» **Excerpted text**
'Chappie' review: Director Neill Blomkamp stumbles with grating sci-fi comedy

Sometimes, "Chappie" is more of a "Robocop" reboot than the actual "Robocop" reboot. The parallels to Paul Verhoeven's 1987 satirical sci-fi classic are plenty: an ultraviolent urban setting in the not-too-distant future, intelligent-robot law enforcement, a showdown between a goliath cop-bot reject and its smaller rival, a discussion of what it means to be human.

South African director Neill Blomkamp's influences - James Cameron, Ridley Scott and especially Verhoeven's "Starship Troopers" - have been prevalent in his major works so far. His 2009 feature debut "District 9" was both thoughtful and entertaining. But since then, it's been diminishing returns: 2013's mildly underwhelming "Elysium" and now "Chappie," an unfunny stumble revisiting the core idea of one of his early short films.

The strangest thing about "Chappie" is Blomkamp's obsession with South African pop-music duo Die Antwoord, whose members, Ninja and Yo-Landi Visser, essentially play themselves, fill significant portions of screen time and influence the film's tone. Their real-life musical and fashion aesthetic is dubbed "zef," described as "poor, but fancy"; it's garish and countercultural, coloring the gangland underground of the film's version of Johannesburg with hot-pink Uzis and the most severe haircuts since Mr. Spock. The intention is to embellish a familiar sci-fi story with wild characters, but, frankly, they're grating and obnoxious. One of the film's big comic arcs requires them to teach a childlike, artificially intelligent robot how to be "gangsta," and the result is a display of desperate and dopey cliches.

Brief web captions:

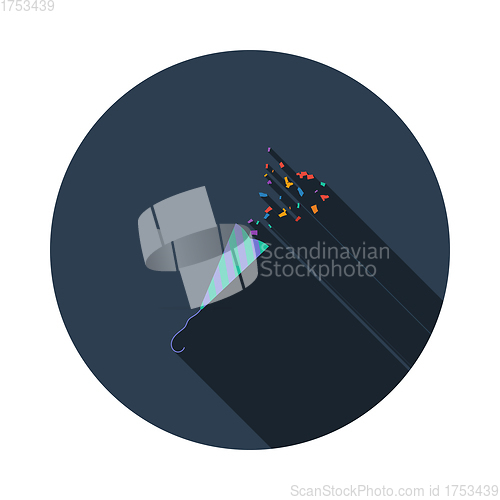 Image of Party Petard Icon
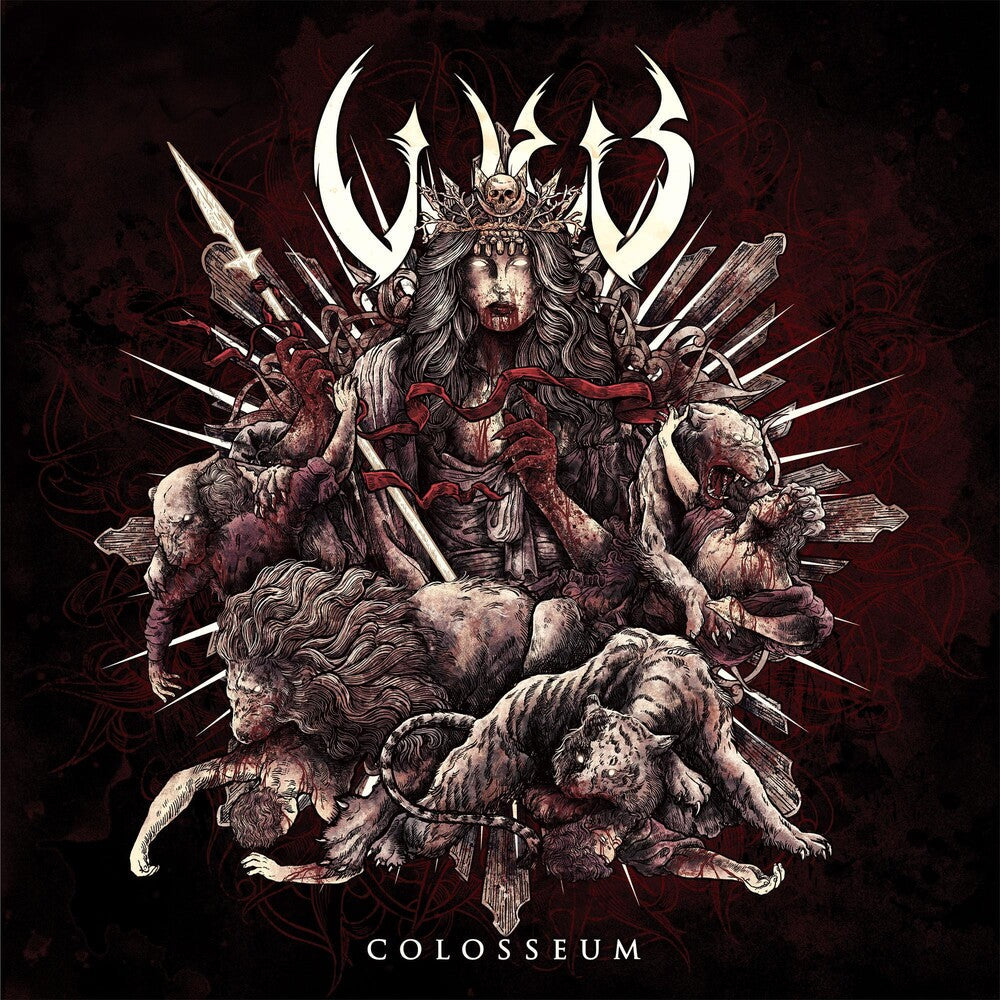 Colosseum [Colored Vinyl] (Mgta)
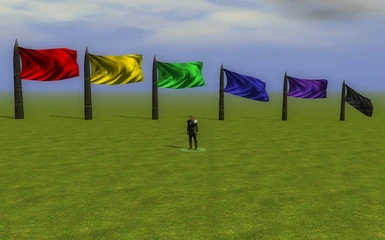 Tinted IADCFT flag VFX applied to non-static placeables to allow scaling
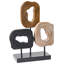 Abstract Figurines & Sculptures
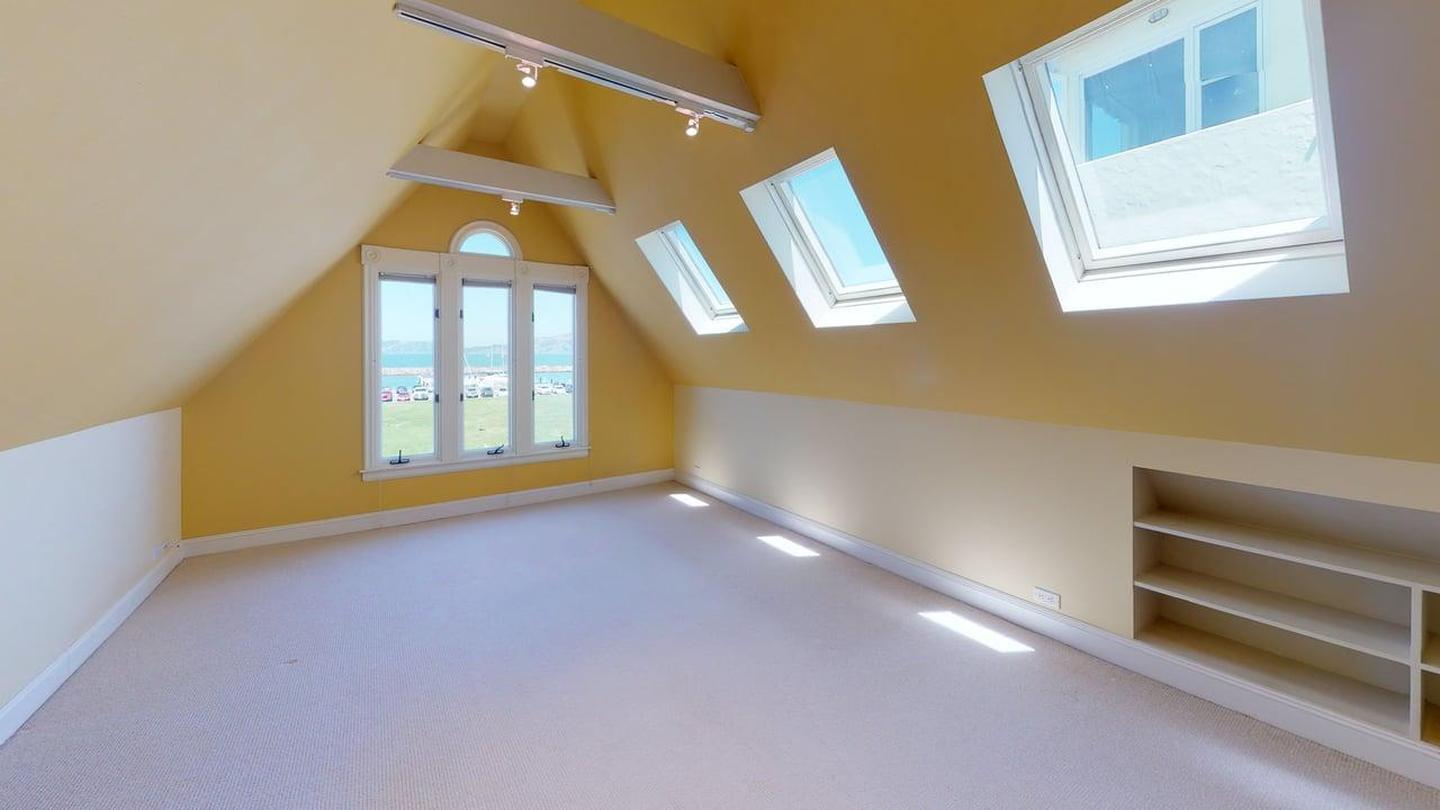 Building Photo - 455 Marina Blvd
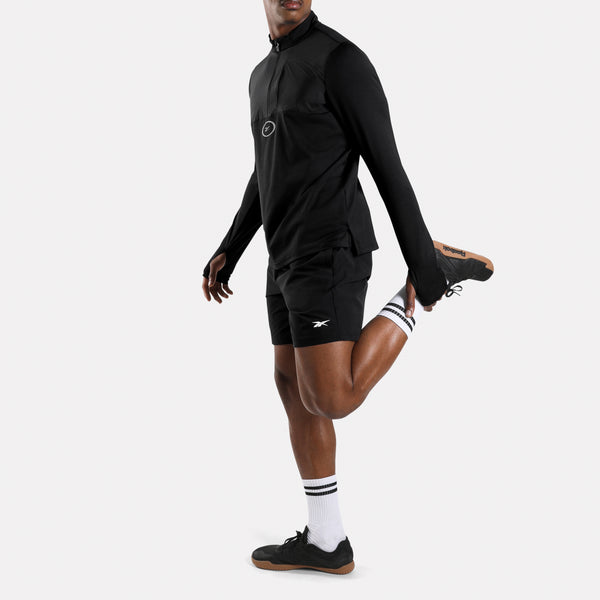 ID RBK Training 7" Woven Men's Shorts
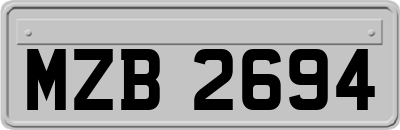 MZB2694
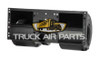 01-3091 MEI Truck Air Spal Dual Blower Assembly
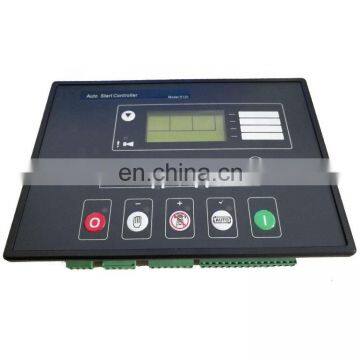 Control Panel for Diesel Generator Automatic Start  Module DSE5120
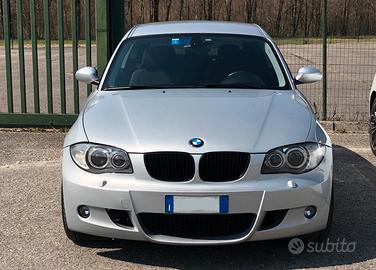BMW SERIE 1 e81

» **Study questions**
a) Return, word for word, the part of the Chappie review that opens with the words containing "The strangest thing" and closes with "and dopey cliches.".
b) Resume the Chappie review, picking up right after its final sentence.

» **Per-task outputs**
a)
The strangest thing about "Chappie" is Blomkamp's obsession with South African pop-music duo Die Antwoord, whose members, Ninja and Yo-Landi Visser, essentially play themselves, fill significant portions of screen time and influence the film's tone. Their real-life musical and fashion aesthetic is dubbed "zef," described as "poor, but fancy"; it's garish and countercultural, coloring the gangland underground of the film's version of Johannesburg with hot-pink Uzis and the most severe haircuts since Mr. Spock. The intention is to embellish a familiar sci-fi story with wild characters, but, frankly, they're grating and obnoxious. One of the film's big comic arcs requires them to teach a childlike, artificially intelligent robot how to be "gangsta," and the result is a display of desperate and dopey cliches.

b)
FILM REVIEW

'Chappie'

2 stars (out of 4)

MPAA rating: R for violence, language and brief nudity

Cast: Sharlto Copley, Ninja, Dev Patel, Yo-Landi Visser

Director: Neill Blomkamp

Run time: 120 minutes

Ninja and Yo-landi dub the robot Chappie, and teach it to call them Daddy and Mommy. They acquire and take possession of him via a dumb lapse in storytelling logic. Chappie's creator is Deon Wilson (Dev Patel), a generic, milquetoast computer whiz who developed the nimble, mostly bulletproof "Scout" robots for a weapons manufacturer, which sells them to the police dept. Staring at his bank of monitors one night, he has a eureka moment, and births the world's first artificially intelligent computer mind, which he installs in a damaged Scout unit, stolen under the nose of his disapproving boss (Sigourney Weaver).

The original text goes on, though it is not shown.